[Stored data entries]
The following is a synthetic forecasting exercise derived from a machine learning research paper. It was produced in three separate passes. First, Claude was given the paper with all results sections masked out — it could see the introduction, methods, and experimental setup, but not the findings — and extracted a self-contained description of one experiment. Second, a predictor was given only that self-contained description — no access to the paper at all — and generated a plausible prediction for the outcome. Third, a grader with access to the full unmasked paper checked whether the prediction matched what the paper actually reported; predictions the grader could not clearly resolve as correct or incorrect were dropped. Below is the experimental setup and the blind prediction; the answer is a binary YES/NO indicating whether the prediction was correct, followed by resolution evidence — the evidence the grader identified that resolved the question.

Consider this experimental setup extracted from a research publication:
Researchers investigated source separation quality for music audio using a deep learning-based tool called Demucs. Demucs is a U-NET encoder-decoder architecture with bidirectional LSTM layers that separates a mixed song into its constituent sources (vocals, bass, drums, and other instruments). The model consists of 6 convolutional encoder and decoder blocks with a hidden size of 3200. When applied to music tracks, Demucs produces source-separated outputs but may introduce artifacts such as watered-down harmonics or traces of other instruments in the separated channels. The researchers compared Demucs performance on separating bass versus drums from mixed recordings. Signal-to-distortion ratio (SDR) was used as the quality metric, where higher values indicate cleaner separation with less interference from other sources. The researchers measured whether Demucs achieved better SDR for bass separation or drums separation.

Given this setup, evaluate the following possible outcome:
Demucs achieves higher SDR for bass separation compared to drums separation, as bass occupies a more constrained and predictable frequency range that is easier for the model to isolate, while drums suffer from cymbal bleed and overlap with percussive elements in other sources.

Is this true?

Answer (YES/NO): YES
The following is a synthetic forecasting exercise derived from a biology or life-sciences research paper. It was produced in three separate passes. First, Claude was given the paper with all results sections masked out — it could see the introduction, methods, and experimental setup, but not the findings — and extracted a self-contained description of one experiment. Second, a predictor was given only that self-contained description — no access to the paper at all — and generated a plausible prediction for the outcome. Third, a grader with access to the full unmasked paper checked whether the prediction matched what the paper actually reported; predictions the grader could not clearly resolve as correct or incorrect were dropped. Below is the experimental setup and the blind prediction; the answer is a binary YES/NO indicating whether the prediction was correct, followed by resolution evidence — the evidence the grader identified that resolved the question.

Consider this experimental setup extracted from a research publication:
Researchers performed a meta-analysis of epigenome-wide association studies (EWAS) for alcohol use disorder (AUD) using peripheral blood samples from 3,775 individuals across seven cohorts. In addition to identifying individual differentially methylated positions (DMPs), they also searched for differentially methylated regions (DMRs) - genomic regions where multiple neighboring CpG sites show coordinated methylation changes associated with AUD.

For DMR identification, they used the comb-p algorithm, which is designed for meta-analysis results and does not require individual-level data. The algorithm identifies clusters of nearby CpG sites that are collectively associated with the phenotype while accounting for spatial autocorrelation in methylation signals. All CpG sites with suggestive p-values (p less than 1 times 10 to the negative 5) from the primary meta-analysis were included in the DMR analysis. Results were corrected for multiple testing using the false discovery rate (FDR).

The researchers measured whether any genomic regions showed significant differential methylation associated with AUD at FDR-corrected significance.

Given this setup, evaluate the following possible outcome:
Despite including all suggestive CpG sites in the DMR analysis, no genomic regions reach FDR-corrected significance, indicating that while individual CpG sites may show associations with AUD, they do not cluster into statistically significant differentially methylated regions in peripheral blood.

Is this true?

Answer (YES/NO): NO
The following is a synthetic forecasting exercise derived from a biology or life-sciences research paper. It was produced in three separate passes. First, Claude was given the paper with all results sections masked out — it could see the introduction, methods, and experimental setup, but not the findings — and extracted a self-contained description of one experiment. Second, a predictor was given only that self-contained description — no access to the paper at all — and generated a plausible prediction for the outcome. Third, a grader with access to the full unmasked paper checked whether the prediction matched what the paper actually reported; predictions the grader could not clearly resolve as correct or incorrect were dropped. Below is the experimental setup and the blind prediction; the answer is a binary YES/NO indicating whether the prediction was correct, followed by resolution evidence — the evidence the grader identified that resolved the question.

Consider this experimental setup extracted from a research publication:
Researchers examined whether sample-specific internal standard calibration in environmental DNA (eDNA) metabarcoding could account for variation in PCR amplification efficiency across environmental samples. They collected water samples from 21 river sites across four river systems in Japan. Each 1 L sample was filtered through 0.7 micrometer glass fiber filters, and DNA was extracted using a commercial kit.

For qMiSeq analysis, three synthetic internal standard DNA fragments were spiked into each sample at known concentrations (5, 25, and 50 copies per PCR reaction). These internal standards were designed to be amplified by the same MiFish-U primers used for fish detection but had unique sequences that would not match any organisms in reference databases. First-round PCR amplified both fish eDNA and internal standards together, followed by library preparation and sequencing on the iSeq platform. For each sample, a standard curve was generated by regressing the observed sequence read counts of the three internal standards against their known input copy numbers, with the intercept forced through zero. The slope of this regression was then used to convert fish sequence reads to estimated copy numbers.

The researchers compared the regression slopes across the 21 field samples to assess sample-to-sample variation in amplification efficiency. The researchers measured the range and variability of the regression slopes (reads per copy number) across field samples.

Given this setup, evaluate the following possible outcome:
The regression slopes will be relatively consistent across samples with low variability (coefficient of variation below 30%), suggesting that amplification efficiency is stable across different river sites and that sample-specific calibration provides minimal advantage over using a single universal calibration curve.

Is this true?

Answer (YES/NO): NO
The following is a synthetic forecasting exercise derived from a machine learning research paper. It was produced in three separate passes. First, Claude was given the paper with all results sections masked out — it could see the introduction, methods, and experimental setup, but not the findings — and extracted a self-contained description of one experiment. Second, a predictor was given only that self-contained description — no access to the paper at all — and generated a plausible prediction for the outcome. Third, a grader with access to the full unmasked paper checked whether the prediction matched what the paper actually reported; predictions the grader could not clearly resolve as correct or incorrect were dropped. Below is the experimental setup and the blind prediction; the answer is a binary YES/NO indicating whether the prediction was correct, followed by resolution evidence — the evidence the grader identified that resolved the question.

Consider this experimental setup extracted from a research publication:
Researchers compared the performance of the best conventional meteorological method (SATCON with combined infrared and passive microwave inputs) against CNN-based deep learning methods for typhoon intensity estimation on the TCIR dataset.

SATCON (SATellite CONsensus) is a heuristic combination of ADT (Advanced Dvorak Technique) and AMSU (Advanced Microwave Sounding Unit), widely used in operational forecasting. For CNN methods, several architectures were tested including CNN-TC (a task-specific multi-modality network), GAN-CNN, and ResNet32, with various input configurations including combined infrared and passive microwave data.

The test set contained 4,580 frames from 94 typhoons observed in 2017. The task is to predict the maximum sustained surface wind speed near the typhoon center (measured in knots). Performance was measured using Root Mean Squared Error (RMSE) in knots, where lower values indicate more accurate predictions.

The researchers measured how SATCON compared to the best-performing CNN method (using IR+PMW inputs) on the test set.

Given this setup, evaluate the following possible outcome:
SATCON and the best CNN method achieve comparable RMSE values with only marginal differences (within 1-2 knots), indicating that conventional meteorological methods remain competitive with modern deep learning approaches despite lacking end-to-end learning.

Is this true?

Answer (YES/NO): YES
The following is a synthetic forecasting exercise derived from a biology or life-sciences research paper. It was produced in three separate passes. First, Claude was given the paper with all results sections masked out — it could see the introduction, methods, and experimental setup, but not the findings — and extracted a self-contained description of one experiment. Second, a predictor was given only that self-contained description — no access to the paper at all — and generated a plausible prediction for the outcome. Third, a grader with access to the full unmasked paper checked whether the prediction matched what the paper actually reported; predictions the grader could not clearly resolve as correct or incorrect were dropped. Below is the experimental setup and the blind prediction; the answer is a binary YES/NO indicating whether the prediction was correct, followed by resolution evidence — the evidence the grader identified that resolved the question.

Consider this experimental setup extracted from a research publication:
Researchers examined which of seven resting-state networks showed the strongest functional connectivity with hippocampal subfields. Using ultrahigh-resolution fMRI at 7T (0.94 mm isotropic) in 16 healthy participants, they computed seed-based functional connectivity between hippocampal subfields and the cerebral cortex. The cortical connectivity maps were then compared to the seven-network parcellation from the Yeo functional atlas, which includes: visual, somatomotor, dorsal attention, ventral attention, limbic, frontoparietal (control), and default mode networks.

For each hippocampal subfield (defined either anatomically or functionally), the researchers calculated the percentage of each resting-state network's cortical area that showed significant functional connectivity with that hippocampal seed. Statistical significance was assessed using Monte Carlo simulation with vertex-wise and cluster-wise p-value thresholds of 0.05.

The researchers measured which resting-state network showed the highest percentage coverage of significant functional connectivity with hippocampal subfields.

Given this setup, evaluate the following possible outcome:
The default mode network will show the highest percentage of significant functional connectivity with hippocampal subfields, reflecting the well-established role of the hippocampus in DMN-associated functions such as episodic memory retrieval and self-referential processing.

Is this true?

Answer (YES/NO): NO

#### [ASSIGNMENT]
Among the records above, find the lines that contain "peripheral" and copy every one.

#### [SOLUTION FOR THIS TASK]
Researchers performed a meta-analysis of epigenome-wide association studies (EWAS) for alcohol use disorder (AUD) using peripheral blood samples from 3,775 individuals across seven cohorts. In addition to identifying individual differentially methylated positions (DMPs), they also searched for differentially methylated regions (DMRs) - genomic regions where multiple neighboring CpG sites show coordinated methylation changes associated with AUD.
Despite including all suggestive CpG sites in the DMR analysis, no genomic regions reach FDR-corrected significance, indicating that while individual CpG sites may show associations with AUD, they do not cluster into statistically significant differentially methylated regions in peripheral blood.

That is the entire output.